───── TASK MATERIAL ─────

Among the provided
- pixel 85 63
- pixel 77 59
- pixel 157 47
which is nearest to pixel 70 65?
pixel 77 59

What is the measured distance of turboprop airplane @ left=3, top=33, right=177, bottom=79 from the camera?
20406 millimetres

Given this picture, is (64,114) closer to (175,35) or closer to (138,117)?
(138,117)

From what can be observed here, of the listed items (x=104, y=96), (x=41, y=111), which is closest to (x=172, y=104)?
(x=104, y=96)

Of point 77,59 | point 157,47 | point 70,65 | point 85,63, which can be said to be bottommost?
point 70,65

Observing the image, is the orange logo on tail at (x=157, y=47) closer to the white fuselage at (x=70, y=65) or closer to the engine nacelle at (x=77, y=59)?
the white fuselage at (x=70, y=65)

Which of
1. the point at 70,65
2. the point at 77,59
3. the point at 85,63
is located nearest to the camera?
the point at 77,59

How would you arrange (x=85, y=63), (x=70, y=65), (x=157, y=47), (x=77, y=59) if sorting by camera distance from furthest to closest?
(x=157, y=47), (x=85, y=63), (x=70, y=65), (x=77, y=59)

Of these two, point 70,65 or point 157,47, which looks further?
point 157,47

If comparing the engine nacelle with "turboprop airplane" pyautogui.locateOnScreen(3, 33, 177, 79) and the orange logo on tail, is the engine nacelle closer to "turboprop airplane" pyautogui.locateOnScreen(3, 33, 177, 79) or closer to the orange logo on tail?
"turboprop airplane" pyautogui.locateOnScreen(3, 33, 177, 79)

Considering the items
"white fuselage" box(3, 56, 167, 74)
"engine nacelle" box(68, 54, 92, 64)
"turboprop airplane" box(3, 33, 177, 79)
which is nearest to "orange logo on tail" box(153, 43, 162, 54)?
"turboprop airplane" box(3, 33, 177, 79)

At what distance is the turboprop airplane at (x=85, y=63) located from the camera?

─────

◆ **WORK INSTRUCTIONS**:
Could you write out everything from the line containing "How would you" down to the end of the material again, scaling every coordinate in the answers by 0.2 and rounding to whole numbers with halves rounded up, while leaving all other text unchanged?

◆ **COMPLETE ANSWER**:
How would you arrange (x=85, y=63), (x=70, y=65), (x=157, y=47), (x=77, y=59) if sorting by camera distance from furthest to closest?
(x=31, y=9), (x=17, y=13), (x=14, y=13), (x=15, y=12)

Of these two, point 70,65 or point 157,47, which looks further?
point 31,9

If comparing the engine nacelle with "turboprop airplane" pyautogui.locateOnScreen(3, 33, 177, 79) and the orange logo on tail, is the engine nacelle closer to "turboprop airplane" pyautogui.locateOnScreen(3, 33, 177, 79) or closer to the orange logo on tail?
"turboprop airplane" pyautogui.locateOnScreen(1, 7, 35, 16)

Considering the items
"white fuselage" box(3, 56, 167, 74)
"engine nacelle" box(68, 54, 92, 64)
"turboprop airplane" box(3, 33, 177, 79)
which is nearest to "orange logo on tail" box(153, 43, 162, 54)?
"turboprop airplane" box(1, 7, 35, 16)

At what distance is the turboprop airplane at (x=85, y=63) located from the camera?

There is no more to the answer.